Quando realizamos treinamentos dos transportadores das indústrias, nos procedimentos de coleta de amostras, reforçamos a importância de uma boa coleta para se obter resultados confiáveis. Invariavelmente, sempre algum deles se manifesta com perguntas do tipo: “Mas, e vocês do laboratório, nunca erram?”, “Outro dia o produtor coletou outra amostra, mandou para outro laboratório e o resultado foi totalmente diferente, como pode?”.

A seguir, iremos esclarecer algumas dúvidas quanto a análise de contagem bacteriana total (CBT) e fatores ligados ao processo de análise que podem afetar os resultados. Dentre todas as análises feitas atualmente, talvez a CBT seja a mais crítica, não somente aqui no Brasil, mas também em outros países como veremos a seguir.

 

Como é feita a análise de contagem bacteriana total pelos equipamentos automatizados?

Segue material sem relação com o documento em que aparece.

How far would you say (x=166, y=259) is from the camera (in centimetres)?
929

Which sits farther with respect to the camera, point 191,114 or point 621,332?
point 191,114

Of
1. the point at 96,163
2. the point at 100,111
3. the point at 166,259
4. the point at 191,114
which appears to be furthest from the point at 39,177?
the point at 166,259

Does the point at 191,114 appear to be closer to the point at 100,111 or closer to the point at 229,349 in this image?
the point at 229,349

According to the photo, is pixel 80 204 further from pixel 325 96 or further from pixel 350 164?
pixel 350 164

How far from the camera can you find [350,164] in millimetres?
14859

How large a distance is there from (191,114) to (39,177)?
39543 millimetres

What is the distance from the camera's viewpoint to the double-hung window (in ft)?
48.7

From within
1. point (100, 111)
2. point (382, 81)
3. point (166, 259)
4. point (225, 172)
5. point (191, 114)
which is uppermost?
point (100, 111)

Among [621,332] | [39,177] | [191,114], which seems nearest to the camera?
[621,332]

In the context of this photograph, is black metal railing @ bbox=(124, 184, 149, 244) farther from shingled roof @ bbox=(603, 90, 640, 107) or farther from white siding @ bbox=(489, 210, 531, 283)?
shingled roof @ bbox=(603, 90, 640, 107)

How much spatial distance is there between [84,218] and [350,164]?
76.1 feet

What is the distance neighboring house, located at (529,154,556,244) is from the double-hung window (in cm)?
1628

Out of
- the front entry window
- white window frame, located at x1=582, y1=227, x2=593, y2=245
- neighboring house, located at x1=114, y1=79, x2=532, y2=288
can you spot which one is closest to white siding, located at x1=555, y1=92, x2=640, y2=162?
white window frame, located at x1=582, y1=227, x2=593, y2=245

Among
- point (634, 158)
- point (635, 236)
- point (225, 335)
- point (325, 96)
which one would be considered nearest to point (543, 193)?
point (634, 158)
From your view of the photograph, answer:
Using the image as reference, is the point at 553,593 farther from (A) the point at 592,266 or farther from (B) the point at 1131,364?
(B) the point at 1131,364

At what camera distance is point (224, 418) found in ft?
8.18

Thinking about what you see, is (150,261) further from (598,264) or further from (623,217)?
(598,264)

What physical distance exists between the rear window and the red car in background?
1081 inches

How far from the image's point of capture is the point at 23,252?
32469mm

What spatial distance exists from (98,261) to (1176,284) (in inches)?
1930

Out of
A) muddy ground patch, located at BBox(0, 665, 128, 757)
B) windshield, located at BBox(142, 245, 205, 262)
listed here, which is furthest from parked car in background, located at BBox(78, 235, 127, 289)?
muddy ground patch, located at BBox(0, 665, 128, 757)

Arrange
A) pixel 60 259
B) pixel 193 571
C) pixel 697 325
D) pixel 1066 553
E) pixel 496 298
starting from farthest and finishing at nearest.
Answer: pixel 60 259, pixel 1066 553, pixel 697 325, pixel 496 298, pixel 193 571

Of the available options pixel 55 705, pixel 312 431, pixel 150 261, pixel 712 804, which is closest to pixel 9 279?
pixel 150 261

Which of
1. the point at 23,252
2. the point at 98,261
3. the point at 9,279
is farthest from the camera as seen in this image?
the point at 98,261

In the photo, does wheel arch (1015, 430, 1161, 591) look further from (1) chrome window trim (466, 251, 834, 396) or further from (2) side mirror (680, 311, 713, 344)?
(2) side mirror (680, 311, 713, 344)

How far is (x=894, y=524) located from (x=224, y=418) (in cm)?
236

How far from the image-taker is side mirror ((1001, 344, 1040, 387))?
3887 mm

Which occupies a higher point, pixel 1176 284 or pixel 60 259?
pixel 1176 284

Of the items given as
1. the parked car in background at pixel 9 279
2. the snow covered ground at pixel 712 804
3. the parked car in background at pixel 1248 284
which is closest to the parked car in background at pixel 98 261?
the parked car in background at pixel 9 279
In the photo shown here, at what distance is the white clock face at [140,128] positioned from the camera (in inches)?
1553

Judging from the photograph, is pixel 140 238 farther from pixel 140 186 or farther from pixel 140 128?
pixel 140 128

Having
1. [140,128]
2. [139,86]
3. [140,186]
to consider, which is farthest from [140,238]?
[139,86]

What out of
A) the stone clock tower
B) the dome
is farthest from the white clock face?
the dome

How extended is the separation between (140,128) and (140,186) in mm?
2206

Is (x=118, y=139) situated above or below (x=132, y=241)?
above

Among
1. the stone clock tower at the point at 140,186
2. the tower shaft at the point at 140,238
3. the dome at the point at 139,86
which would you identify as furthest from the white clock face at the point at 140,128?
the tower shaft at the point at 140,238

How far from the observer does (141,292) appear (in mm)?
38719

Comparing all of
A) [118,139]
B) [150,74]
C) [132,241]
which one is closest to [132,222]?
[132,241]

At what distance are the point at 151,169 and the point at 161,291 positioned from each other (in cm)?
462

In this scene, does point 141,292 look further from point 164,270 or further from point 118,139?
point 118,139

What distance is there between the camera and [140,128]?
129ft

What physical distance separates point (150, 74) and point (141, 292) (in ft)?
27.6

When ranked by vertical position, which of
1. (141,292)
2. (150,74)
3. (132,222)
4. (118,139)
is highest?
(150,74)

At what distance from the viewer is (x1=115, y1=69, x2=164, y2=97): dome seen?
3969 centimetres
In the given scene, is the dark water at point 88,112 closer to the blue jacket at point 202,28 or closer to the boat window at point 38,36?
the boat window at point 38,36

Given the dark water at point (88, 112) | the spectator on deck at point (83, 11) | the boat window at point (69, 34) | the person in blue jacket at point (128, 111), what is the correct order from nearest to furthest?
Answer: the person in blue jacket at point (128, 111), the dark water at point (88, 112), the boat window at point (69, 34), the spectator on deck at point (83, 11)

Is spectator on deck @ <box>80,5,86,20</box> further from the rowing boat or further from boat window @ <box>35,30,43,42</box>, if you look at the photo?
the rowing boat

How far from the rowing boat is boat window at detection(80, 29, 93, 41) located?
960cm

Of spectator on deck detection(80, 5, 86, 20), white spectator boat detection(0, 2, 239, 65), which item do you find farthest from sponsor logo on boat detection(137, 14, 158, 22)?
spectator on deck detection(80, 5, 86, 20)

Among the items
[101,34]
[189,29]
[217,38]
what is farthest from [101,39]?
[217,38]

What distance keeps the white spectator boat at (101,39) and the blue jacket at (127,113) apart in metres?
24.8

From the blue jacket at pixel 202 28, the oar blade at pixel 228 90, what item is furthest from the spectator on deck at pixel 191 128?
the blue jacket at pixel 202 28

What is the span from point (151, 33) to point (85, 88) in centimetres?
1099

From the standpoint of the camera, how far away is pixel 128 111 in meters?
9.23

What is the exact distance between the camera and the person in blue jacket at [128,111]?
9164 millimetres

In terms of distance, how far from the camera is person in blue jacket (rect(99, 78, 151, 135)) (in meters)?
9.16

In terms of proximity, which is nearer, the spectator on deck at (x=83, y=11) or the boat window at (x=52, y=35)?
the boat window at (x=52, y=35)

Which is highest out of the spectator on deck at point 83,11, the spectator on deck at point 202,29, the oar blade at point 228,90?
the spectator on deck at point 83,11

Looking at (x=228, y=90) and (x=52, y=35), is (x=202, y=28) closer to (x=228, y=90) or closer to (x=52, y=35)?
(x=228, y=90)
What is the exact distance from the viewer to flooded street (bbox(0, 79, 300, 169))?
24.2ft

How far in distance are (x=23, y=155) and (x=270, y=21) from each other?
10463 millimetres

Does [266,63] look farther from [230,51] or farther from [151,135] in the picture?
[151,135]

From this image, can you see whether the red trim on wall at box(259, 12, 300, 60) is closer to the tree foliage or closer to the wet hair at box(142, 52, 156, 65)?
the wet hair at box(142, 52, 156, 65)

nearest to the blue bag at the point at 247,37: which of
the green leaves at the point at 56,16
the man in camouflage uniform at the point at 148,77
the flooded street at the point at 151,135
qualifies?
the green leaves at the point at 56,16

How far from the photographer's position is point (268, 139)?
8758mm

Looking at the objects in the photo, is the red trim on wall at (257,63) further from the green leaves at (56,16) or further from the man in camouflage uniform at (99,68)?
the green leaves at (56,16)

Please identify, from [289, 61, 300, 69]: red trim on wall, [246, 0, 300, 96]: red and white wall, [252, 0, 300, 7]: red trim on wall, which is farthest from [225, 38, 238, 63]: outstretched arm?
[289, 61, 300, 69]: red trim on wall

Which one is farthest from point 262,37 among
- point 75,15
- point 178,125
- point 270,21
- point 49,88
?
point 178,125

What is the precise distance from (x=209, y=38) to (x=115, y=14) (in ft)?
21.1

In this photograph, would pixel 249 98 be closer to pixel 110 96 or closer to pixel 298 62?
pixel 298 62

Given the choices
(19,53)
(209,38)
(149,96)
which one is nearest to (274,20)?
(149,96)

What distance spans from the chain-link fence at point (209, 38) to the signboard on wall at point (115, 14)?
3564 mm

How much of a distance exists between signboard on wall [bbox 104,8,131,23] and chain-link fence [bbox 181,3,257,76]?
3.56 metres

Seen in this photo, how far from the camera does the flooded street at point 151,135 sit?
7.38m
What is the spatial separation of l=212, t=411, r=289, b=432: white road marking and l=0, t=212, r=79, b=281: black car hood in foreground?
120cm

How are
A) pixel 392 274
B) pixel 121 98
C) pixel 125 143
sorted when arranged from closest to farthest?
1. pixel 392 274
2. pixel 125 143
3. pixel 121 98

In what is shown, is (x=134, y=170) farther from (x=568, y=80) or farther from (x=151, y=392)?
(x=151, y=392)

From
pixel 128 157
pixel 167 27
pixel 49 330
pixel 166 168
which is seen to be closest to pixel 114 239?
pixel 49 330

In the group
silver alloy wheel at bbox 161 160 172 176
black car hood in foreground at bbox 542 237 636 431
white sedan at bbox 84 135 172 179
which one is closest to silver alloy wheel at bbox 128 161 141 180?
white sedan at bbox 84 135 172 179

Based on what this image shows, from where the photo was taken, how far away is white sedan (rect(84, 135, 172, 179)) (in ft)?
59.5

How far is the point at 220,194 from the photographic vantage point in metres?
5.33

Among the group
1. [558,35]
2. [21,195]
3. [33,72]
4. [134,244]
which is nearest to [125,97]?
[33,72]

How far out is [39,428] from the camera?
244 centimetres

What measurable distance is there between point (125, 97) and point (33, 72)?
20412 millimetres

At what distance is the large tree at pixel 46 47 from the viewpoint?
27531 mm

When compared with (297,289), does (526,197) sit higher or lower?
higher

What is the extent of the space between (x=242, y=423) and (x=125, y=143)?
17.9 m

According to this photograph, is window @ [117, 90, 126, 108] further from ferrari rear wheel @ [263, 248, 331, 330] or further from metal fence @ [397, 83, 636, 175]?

Existem atualmente dois fabricantes no mundo que desenvolveram equipamentos específicos para determinação da contagem bacteriana em leite cru, e que adotam a metodologia conhecida como citometria de fluxo. Essa técnica, consiste na adição de brometo de etídio ao leite, para que o DNA e RNA das bactérias sejam corados. O leite com o corante é injetado num capilar acoplado a um sistema óptico, que recebe, constantemente, um feixe de laser. Ao passar pelo feixe, cada bactéria emite fluorescência, a qual é captada pelo sistema óptico e, com isso, o número de bactérias é determinado (Figura 1).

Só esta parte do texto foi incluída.